Once released into the air, humidifier disinfectants became tiny nano-size particles, and resulted in chemical bronchoalveolitis. Families had lost their most beloved members, and even some of them became broken. Based on an estimate of two million potential victims who had experienced adverse effects from the use of humidifier disinfectants, we can say that what we have observed was only the tip of the iceberg. Problems of entire airways, as well as other systemic effects, should be examined, as we know these nano-size particles can irritate cell membranes and migrate into systemic circulation. The story of humidifier disinfectant is not finished yet.

Humidifier disinfectant was added to the humidifier water tank to keep the water sterile. As microbial growth was contained by chemicals, however, the aerosolized water droplets became contaminated with chemicals instead. With the evaporation of tiny water droplets, the fine particulates of chemicals entered into the deeper parts of the lung [1]. The result was chemical bronchoalveolitis in place of microbial infections [2].
However, people did not suspect that products marketed under the slogan of hygiene could result in unhygienic conditions, and blamed themselves for the unexpected tragedies. Some people lost their most beloved ones, including mothers, wives, babies, and grandchildren, and some families were broken by the burden of the tragedy. As humans can only explain their lives with stories they have been told, the victims and their families had to make up their stories around allergies, genes, cleaning habits, and all sorts of misfortunes that came to mind. However, none of the stories could explain their misfortunes that lay beyond their individual control.
Two of the most toxic humidifier disinfectants, polyhexamethylene guanide phosphate (PHMG) and poly(oxyalkylene guanidine) hydrochloride (PGH), were macromolecules that had not been tested for their complete toxicities. The toxicity testing of these macromolecules had become exempt in the process of government de-regulation campaigns, and the products were marketed as safe materials [3]. Business should be legally bound to advertise the toxicity exemptions as a safety certificate, but the failure to do this could not be committed without the failure of the government in deregulating materials that should have been regulated. However, the stories have yet to be told about who is responsible for these misfortunes, as no legal entities appear in the current stories.
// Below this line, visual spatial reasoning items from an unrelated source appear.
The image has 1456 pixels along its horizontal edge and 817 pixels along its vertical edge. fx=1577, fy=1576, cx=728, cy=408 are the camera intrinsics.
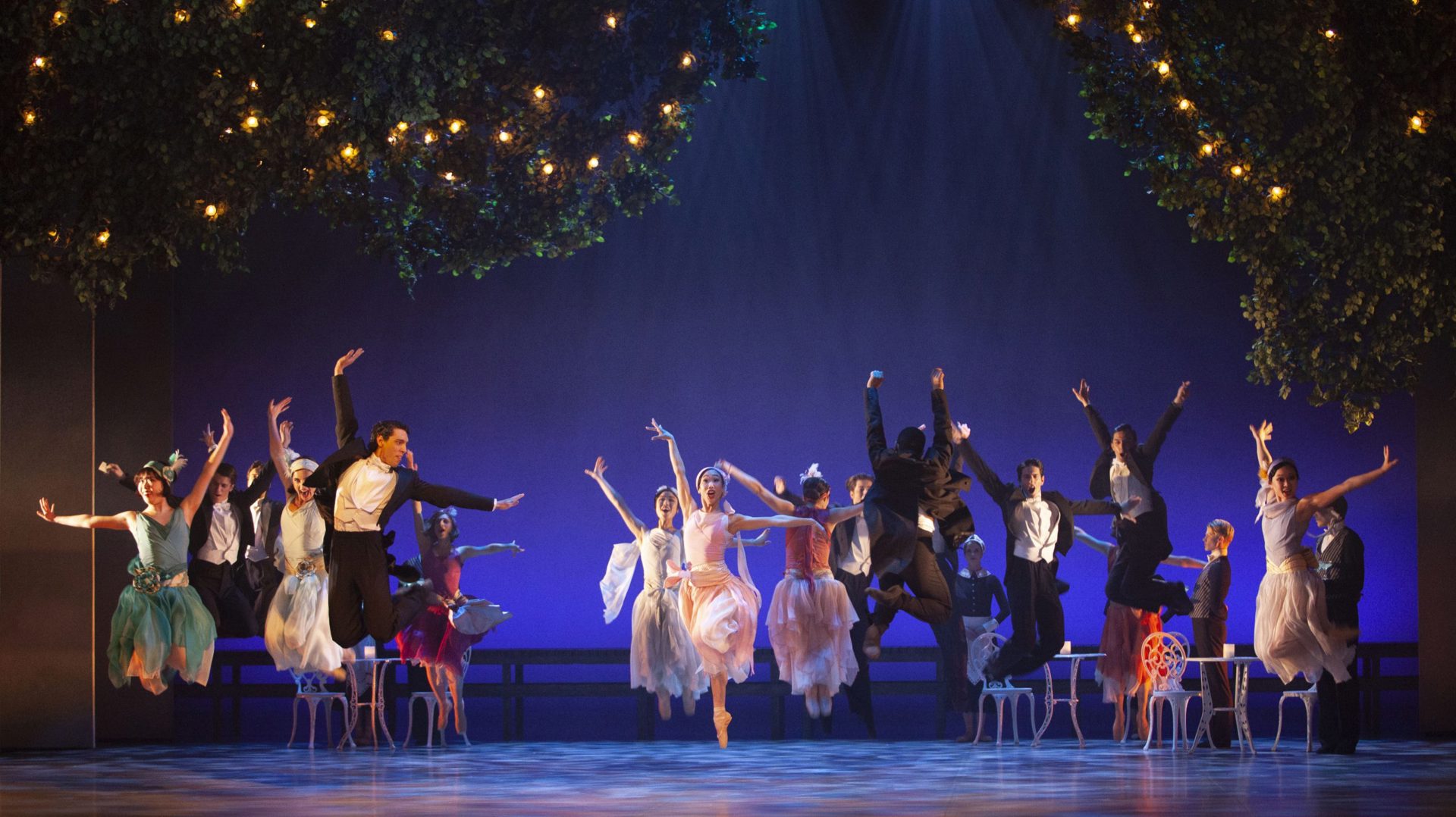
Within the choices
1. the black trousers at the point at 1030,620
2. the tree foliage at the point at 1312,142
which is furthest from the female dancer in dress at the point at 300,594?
the tree foliage at the point at 1312,142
Deregulation, toxicity testing, and advertising do not happen spontaneously, but nobody or no legal person is yet responsible for these decisions.
In a recent survey of humidifier disinfectant use among the general population, 22% of respondents had used disinfectants and 21% of these users had experienced adverse effects, leading to an estimate of at least two million potential victims [4]. The current estimate is similar to a previous estimate of 18% usage rate found in a small sample survey [5]. The most troubling finding, though, is the rate of 21% who experienced adverse effects. As the peak exposure to the chemicals rather than the chronicity of exposures was found to be most important in reaching the threshold for the occurrence of humidifier disinfectant lung injuries, many of those with adverse effects could have just experienced transient reversible symptoms [6].
However, the magnitude of two million potential victims with adverse effects from humidifier disinfectants suggests that we should examine the entire airways rather than just focus on the terminal parts of the bronchioles to assess the effects of fine particulates of chemicals. This is especially true for the effects on the upper airways, such as asthma and sinusitis, as these macromolecules were shown to exert their biocidal effects by irritating microbial cell membranes [7]. There are ample evidences of irritation from these chemicals and also from 5-chloro-2-methyl- 3(2H)-isothiazolone and 2-methyl-3(2H)-isothiazolone [8], and we should focus on how these manmade chemicals could sustain inflammatory responses in human mucosal linings of the upper airways in the coming rounds of humidifier disinfectant victim surveys.
Other potential, but yet to be verified, effects are the systemic effects of these ultra-fine particulates of chemicals. We know that nano-sized particles can migrate into the brain through the nose and also into systemic circulations through the lungs, but do not understand their systemic effects sufficiently. In this respect, a report on the unexpected cardiovascular effects of PHMG and PGH on fish [9] prompts us to examine the inflammatory potential of these chemicals on cell membranes of the brain in senile dementia, of the pancreas of diabetics, and the hearts of hypertensive patients.
With renewed attention directed to previous episodes of other macromolecule induced lung diseases such as Ardystil syndrome [10], we need to examine in a systematic way other similar sources that might have been overlooked. The story of humidifier disinfectants is not finished yet, even though many people believe humidifier disinfectant to be an episode in the past.

CONFLICT OF INTEREST

The authors have no conflicts of interest associated with material presented in this paper.

References

1. Korea Centers for Disease Control and Prevention. Interim report of epidemiological investigation on lung injury with unknown cause in Korea. Public Health Wkly Rep 2011;4(45):817-818 (Korean).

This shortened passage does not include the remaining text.